8.   ADDITIONAL CONDITIONS APPLICABLE TO NONQUALIFIED DEFERRED COMPENSATION
     UNDER SECTION 409A OF THE CODE.

     In the event any Award under this Plan is granted with an exercise price
less than Fair Market Value of the Common Stock subject to the Award on the Date
of Grant (regardless of whether or not such exercise price is intentionally or
unintentionally priced at less than Fair Market Value, or such Award is
materially modified and deemed a new Award at a time when the Fair Market Value
exceeds the exercise price), or is otherwise determined to constitute a 409A
Award, the following additional conditions shall apply and shall supersede any
contrary provisions of this Plan or the terms of any 409A Award agreement.

     8.1  EXERCISE AND DISTRIBUTION. No 409A Award shall be exercisable or
          distributable earlier than upon one of the following:

          (a)  SPECIFIED TIME. A specified time or a fixed schedule set forth in
               the written instrument evidencing the 409A Award, but not later
               than after the expiration of 10 years from the Date of Grant. If
               the written grant instrument does not specify a fixed time or
               schedule, such time shall be the date that is the fifth
               anniversary of the Date of Grant.



                                       B-22



          (b)  SEPARATION FROM SERVICE. Separation from service (within the
               meaning of Section 409A of the Code) by the 409A Award recipient;
               PROVIDED, HOWEVER, if the 409A Award recipient is a "key
               employee" (as defined in Section 416(i) of the Code without
               regard to paragraph (5) thereof) and any of the Company's stock
               is publicly traded on an established securities market or
               otherwise, exercise or distribution under this SECTION 8.1(B) may
               not be made before the date which is six months after the date of
               separation from service.

          (c)  DEATH. The date of death of the 409A Award recipient.

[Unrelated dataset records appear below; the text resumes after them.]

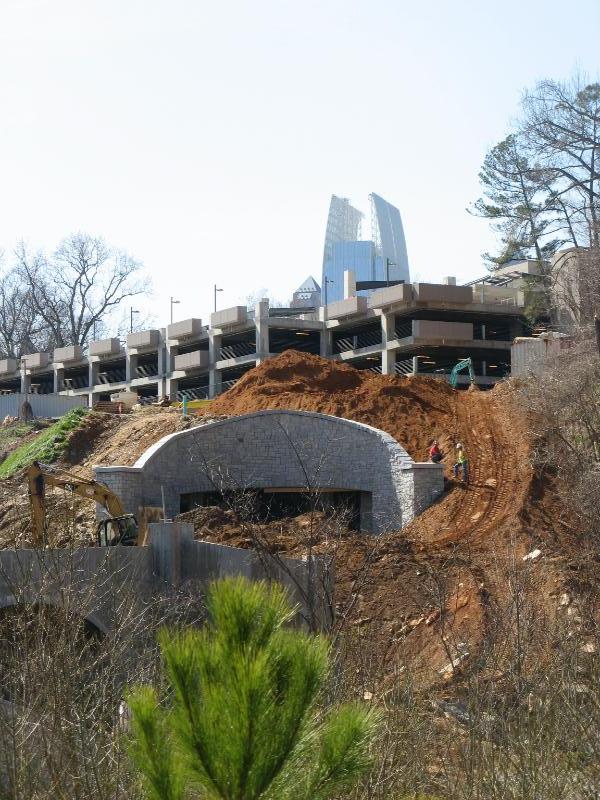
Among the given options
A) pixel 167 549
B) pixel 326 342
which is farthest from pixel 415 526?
pixel 326 342

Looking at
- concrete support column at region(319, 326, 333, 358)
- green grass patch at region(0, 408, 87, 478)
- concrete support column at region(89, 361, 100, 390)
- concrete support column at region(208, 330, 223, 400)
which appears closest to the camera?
green grass patch at region(0, 408, 87, 478)

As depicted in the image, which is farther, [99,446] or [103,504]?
[99,446]

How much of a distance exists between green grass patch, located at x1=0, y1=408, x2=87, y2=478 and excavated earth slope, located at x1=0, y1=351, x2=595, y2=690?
57 cm

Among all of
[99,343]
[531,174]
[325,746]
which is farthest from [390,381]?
[99,343]

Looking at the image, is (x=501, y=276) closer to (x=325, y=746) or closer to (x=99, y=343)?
(x=99, y=343)

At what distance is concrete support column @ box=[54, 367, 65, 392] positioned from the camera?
80.1 meters

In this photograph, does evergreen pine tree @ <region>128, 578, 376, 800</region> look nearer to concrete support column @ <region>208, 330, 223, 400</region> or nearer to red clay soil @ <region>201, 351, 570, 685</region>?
red clay soil @ <region>201, 351, 570, 685</region>

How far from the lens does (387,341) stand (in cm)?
6153

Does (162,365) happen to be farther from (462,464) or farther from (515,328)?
(462,464)

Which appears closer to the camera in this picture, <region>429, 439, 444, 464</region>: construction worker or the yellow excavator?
the yellow excavator

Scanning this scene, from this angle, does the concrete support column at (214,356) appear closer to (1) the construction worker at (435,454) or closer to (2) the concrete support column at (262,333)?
(2) the concrete support column at (262,333)

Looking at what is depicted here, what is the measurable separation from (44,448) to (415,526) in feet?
48.6

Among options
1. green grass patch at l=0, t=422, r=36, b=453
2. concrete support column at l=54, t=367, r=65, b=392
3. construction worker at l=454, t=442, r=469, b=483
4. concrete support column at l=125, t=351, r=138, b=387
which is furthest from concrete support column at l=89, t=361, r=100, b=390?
construction worker at l=454, t=442, r=469, b=483

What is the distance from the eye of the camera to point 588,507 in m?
27.3
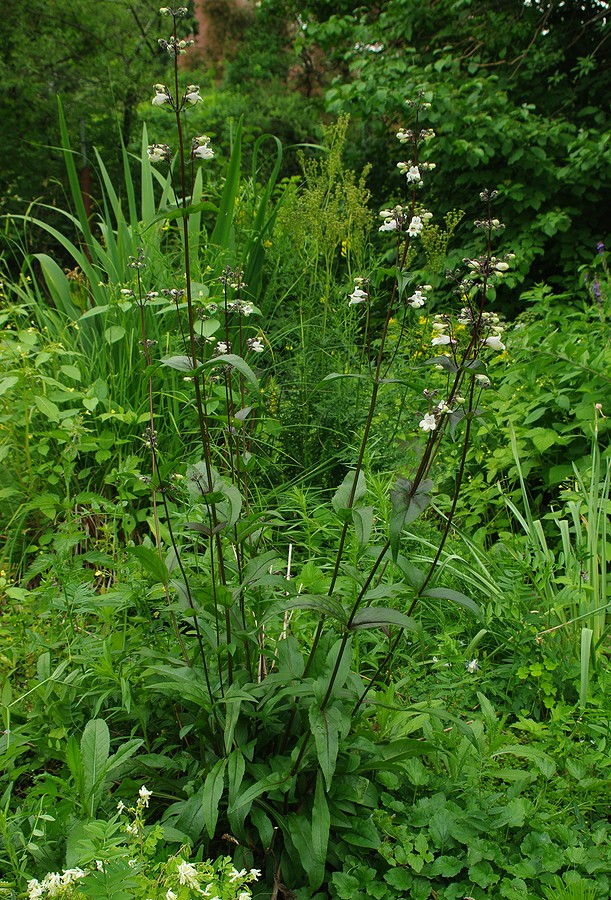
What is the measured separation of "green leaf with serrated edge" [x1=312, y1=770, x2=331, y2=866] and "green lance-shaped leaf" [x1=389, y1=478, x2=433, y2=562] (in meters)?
0.53

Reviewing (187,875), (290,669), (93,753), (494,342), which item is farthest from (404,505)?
(93,753)

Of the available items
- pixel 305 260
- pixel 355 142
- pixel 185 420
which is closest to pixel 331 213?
pixel 305 260

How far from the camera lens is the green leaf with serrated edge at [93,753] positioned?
4.62 feet

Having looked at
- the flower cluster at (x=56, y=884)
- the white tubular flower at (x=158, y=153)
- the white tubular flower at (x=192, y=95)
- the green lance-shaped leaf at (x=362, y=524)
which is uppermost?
the white tubular flower at (x=192, y=95)

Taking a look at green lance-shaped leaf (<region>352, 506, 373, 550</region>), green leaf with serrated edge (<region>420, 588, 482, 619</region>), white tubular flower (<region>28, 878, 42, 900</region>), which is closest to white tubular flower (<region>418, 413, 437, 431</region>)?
green lance-shaped leaf (<region>352, 506, 373, 550</region>)

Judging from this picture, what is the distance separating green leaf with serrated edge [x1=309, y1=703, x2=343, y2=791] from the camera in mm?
1290

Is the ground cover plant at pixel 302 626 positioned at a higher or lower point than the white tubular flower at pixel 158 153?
lower

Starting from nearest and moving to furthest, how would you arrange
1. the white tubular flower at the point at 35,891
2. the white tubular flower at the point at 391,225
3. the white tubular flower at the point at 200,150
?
1. the white tubular flower at the point at 35,891
2. the white tubular flower at the point at 200,150
3. the white tubular flower at the point at 391,225

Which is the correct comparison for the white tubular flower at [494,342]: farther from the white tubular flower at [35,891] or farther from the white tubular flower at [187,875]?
the white tubular flower at [35,891]

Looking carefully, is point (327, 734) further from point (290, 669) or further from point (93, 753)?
point (93, 753)

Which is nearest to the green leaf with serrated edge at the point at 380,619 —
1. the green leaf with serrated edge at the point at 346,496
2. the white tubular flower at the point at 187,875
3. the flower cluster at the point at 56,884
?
the green leaf with serrated edge at the point at 346,496

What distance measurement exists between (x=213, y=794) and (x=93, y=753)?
267mm

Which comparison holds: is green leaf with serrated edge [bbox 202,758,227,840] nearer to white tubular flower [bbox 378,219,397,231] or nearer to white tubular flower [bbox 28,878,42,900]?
white tubular flower [bbox 28,878,42,900]

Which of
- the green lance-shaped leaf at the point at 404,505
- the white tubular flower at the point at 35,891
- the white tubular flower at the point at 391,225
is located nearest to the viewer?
the white tubular flower at the point at 35,891
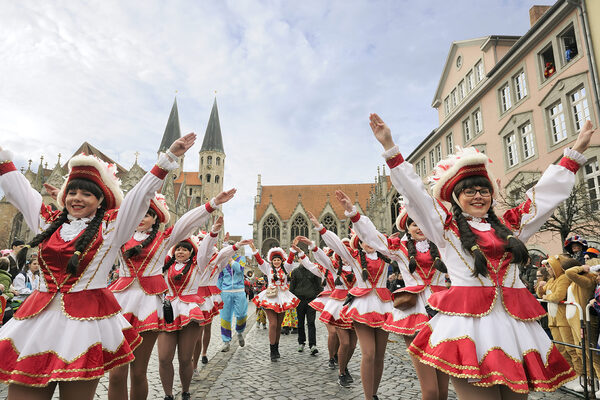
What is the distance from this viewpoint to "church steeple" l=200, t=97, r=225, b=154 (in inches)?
2916

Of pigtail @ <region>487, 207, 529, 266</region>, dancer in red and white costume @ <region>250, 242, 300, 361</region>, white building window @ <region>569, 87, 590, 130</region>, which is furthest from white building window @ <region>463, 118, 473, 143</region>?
pigtail @ <region>487, 207, 529, 266</region>

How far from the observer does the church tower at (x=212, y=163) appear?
71.6 metres

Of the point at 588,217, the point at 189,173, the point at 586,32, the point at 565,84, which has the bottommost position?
the point at 588,217

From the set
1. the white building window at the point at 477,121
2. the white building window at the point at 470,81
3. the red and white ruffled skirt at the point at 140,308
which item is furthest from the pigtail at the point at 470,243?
the white building window at the point at 470,81

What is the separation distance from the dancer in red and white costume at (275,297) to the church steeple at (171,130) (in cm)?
7059

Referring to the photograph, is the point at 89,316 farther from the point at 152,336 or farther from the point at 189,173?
the point at 189,173

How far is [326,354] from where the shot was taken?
8383 mm

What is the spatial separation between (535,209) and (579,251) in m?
6.75

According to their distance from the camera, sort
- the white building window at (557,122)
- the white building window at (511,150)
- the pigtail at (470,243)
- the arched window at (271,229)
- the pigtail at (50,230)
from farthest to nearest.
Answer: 1. the arched window at (271,229)
2. the white building window at (511,150)
3. the white building window at (557,122)
4. the pigtail at (50,230)
5. the pigtail at (470,243)

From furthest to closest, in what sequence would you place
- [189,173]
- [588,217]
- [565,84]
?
[189,173]
[565,84]
[588,217]

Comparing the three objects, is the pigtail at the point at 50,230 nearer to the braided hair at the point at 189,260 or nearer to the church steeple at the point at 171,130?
the braided hair at the point at 189,260

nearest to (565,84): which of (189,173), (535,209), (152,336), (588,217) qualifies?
(588,217)

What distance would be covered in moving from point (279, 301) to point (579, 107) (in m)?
15.6

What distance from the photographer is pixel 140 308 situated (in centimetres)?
404
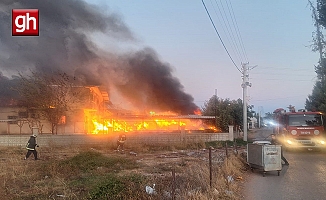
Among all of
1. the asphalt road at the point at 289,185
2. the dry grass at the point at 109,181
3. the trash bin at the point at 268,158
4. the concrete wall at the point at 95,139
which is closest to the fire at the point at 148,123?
the concrete wall at the point at 95,139

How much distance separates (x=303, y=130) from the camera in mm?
19516

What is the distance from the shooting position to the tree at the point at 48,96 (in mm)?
27984

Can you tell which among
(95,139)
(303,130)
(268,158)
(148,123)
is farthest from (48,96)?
(268,158)

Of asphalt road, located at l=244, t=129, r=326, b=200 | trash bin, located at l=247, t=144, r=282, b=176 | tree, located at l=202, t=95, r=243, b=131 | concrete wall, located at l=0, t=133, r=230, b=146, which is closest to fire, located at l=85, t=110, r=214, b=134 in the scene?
tree, located at l=202, t=95, r=243, b=131

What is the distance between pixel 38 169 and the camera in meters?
11.7

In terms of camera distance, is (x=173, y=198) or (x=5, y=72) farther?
(x=5, y=72)

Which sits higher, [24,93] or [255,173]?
[24,93]

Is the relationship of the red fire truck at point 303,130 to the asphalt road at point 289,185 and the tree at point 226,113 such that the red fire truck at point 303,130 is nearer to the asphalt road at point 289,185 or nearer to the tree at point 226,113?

          (d)  DISABILITY. The date the 409A Award recipient becomes disabled
               (within the meaning of SECTION 8.4(B) hereof).

          (e)  UNFORESEEABLE EMERGENCY. The occurrence of an unforeseeable
               emergency (within the meaning of SECTION 8.4(C) hereof), but only
               if the net value (after payment of the exercise price) of the
               number of shares of Common Stock that become issuable does not
               exceed the amounts necessary to satisfy such emergency plus
               amounts necessary to pay taxes reasonably anticipated as a result
               of the exercise, after taking into account the extent to which
               the emergency is or may be relieved through reimbursement or
               compensation by insurance or otherwise or by liquidation of the
               Participant's other assets (to the extent such liquidation would
               not itself cause severe financial hardship).

          (f)  CHANGE IN CONTROL EVENT. The occurrence of a Change in Control
               Event (within the meaning of SECTION 8.4(A) hereof), including
               the Company's discretionary exercise of the right to accelerate
               vesting of such Award upon a Change in Control Event or to
               terminate the Plan or any 409A Award granted hereunder within 12
               months of the Change in Control Event.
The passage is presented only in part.